Эдгар опять дернулся было к отцу, но я удержал. Харчок зажимал рукой рот, чтоб не расхохотаться в голос.

— Я холодею, хладом смертным веет. Но унесу свои грехи в могилу.

— Знаешь, милорд, — сказал я, — а я слыхал, что зло людей переживает. Добро ж, наоборот, погребается вместе с останками.

— Эдгар, мальчик мой, где бы ты ни был — прости меня, прости! — Старик катался по полу и в какой-то момент, похоже, весьма удивился, обнаружив, что меч из него больше не торчит. — Лир, прости меня за то, что не служил тебе я лучше!

— Вы поглядите только, — сказал я. — Видите — от тела отлетает его черная душа?

— Где? Где? — спросил Харчок.

Самородка пришлось заткнуть проворным пальцем, поднесенным к губам.

— О, падальщики рвут ее на части! О как жестоко мстит судьба бедняге Глостеру, о как страдает он!

— Я страдаю! — вторил мне граф.

— Его низвергнут в глубочайший мрак Аида!
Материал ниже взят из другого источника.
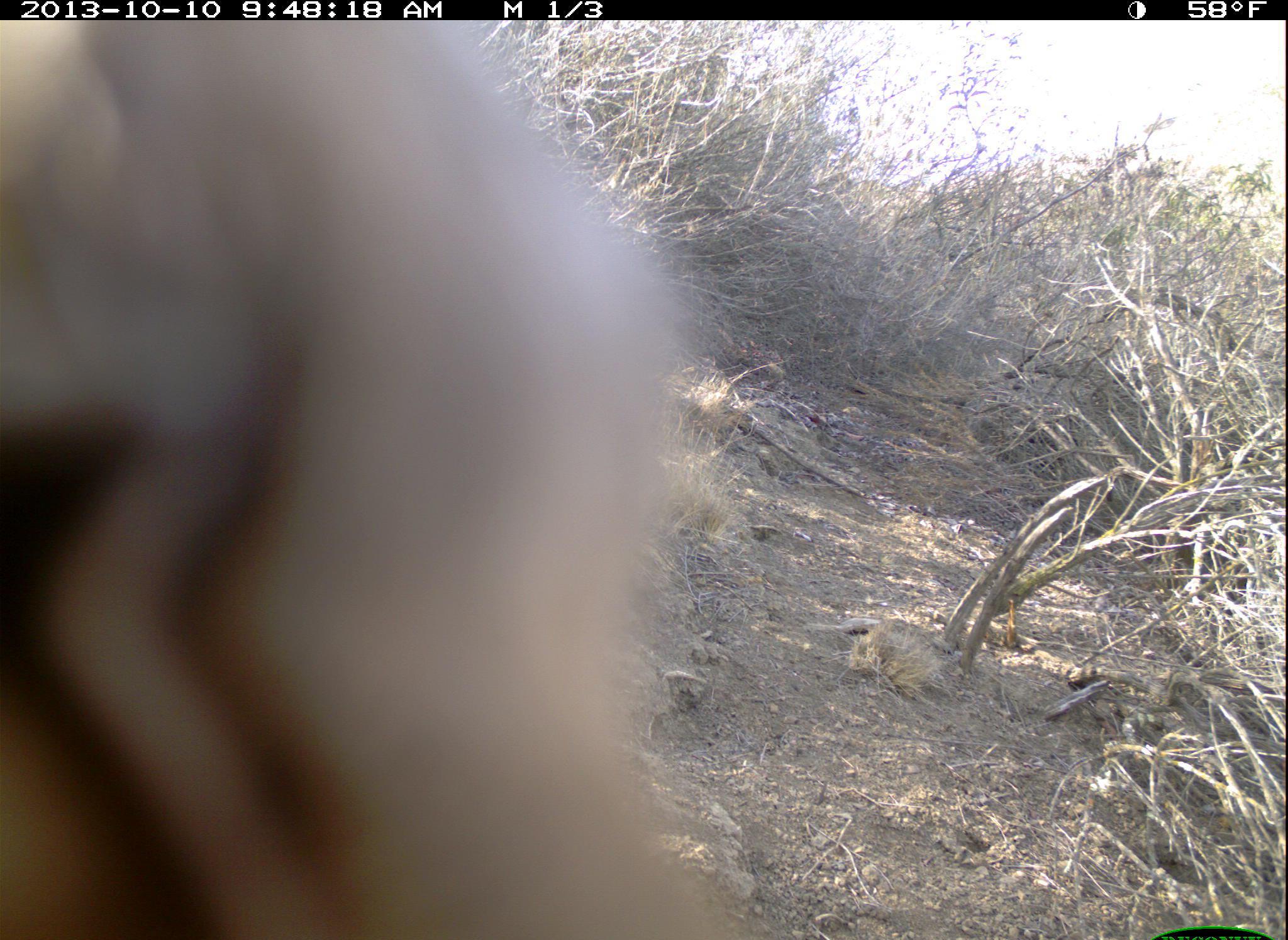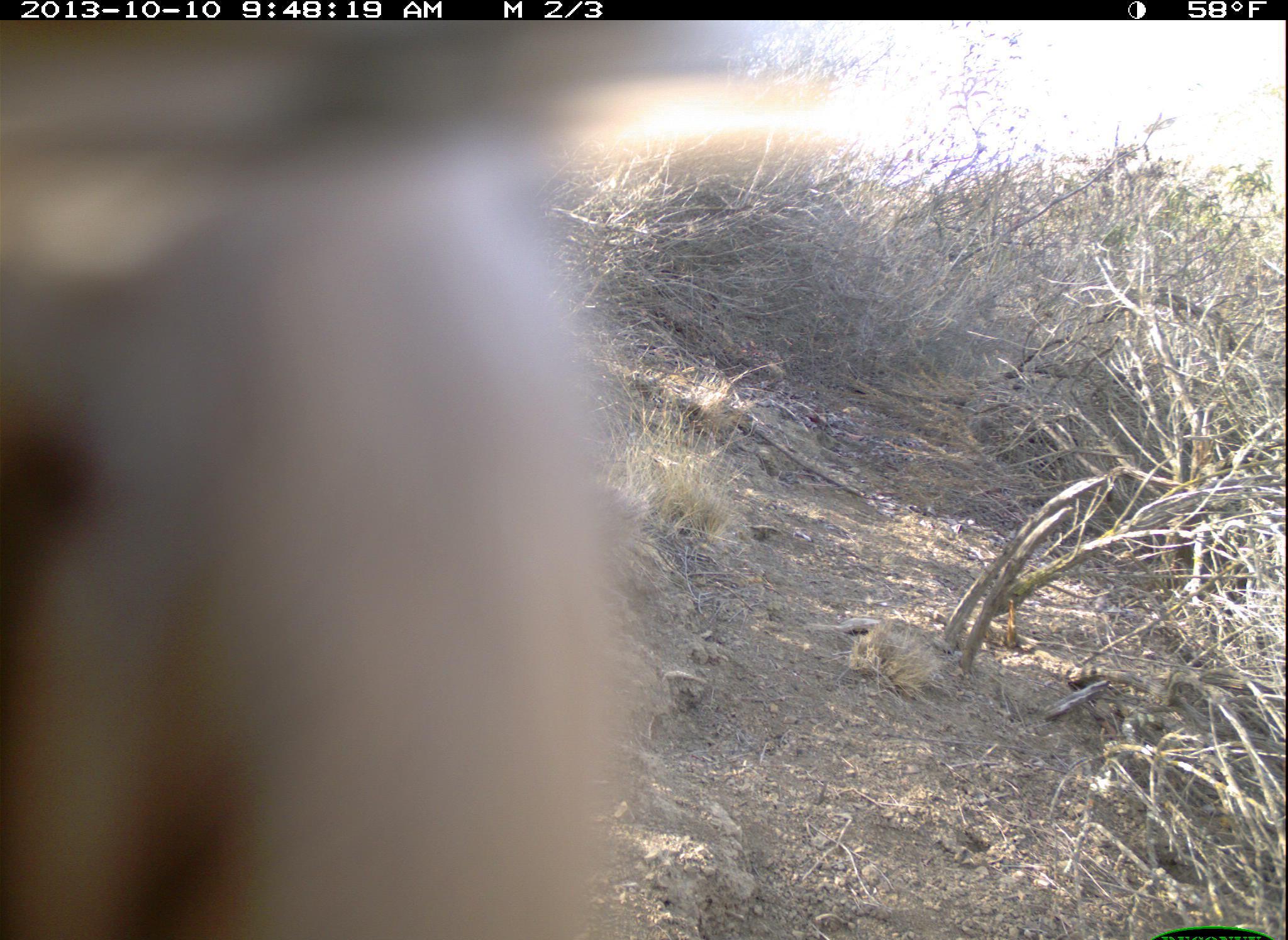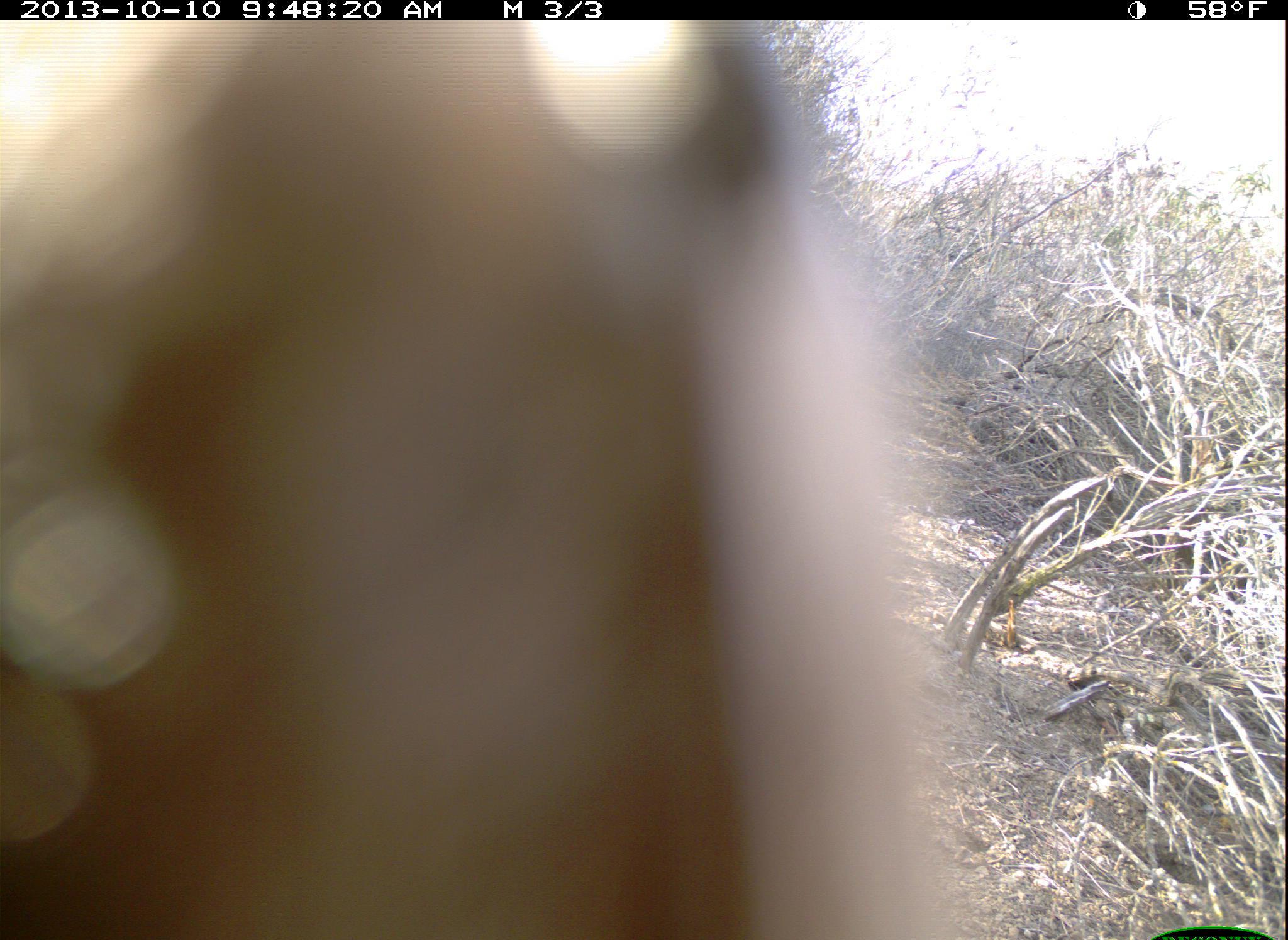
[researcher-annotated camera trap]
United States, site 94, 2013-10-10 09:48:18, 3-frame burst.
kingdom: Animalia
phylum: Chordata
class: Aves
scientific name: Aves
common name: bird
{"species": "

Ему оттуль не выйти никогда!

— Я в пропасть рушусь, свет и теплота меня в свои объятия не примут.

— Ну все, его обуяла холодная и одинокая смерть, — сказал я. — А раз при жизни Глостер был такой говнюк, теперь его вовеки будут дрючить мильоны бесов с колючками на елдах.

— Холодная и одинокая смерть приняла меня, — сказал граф.

— А вот и нет, — сказал я.

— А?

— Ты не умер.

— Ну, значит, вскорости умру. Я бросился на тот неумолимый меч, и жизнь моя истекает меж пальцев, мокрая и липкая.

— Ты бросился на куклу.

— Никакая это не кукла. Это меч. Я взял его у вон того солдата.

— Ты взял мою куклу у моего подручного. И бросился на палку.

— Подлый холоп ты, Карман, тебе ни грана веры нет. Ты насмехаешься над человеком, даже когда сама жизнь струится из него по каплям. Где тот голый бесноватый, что помогал мне?

— Вы бросились на куклу, — подтвердил Эдгар.

— Так я не умер?

— В точку, — сказал я.

— Я бросился на куклу?

— А я что сказал?

— Коварный ты плут, Карман.

— Ну что, милорд мой, как тебе теперь, когда вернулся ты из мертвых?

Старик встал и лизнул мокрые от вина пальцы.

— Лучше, — сказал он.

— Хорошо. Тогда позволь тебе представить Эдгара Глостерского, некогда — голого и бесноватого. Он проводит тебя в Дувр к твоему королю.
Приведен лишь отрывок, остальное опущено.